• _Exercise objective_:
Copy the data word for word, starting at the line that contains "The sensor model" and stopping after the line that contains "What is the distance you".

• _Provided information_:
------------------------------------
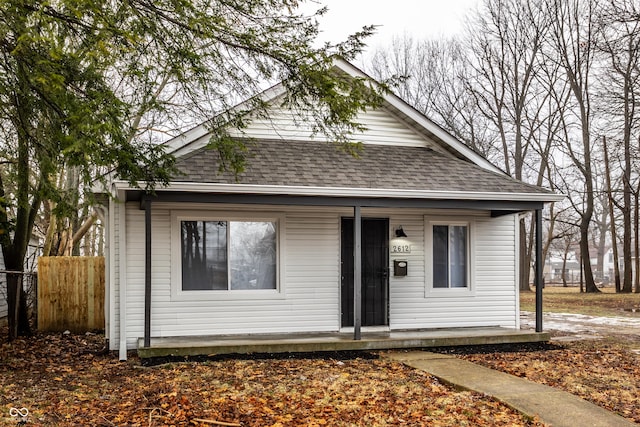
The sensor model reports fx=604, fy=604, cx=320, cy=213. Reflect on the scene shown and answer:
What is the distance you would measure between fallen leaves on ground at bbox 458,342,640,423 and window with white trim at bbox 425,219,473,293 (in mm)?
------------------------------------
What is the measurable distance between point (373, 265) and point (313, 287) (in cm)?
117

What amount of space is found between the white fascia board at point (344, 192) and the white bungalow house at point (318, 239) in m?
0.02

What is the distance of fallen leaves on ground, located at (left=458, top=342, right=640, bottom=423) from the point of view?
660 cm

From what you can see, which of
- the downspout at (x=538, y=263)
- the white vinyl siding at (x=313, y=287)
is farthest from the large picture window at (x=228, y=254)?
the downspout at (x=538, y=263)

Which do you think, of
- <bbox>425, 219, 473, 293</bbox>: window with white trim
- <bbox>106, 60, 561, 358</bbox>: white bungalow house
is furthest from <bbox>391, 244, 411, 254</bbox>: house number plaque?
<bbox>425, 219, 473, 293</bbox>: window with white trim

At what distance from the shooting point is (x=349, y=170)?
------------------------------------
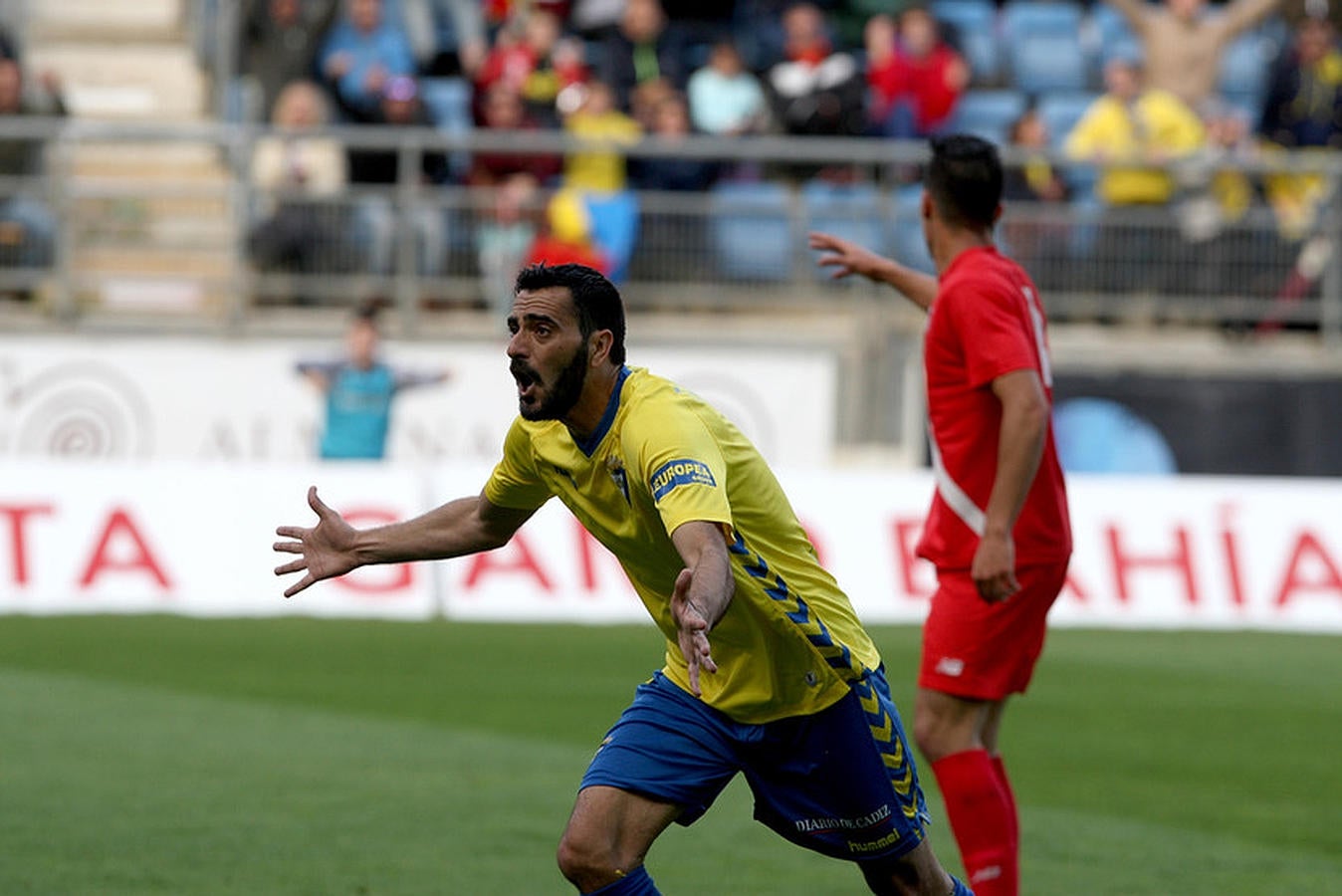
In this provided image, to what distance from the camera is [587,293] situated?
------------------------------------
• _Task response_:
The sensor model reports fx=604, fy=604, cx=320, cy=213. Reflect on the scene shown and answer:
What is the distance you would measure between fallen leaves on ground at bbox 458,342,640,423 and window with white trim at bbox 425,219,473,293 (in mm)?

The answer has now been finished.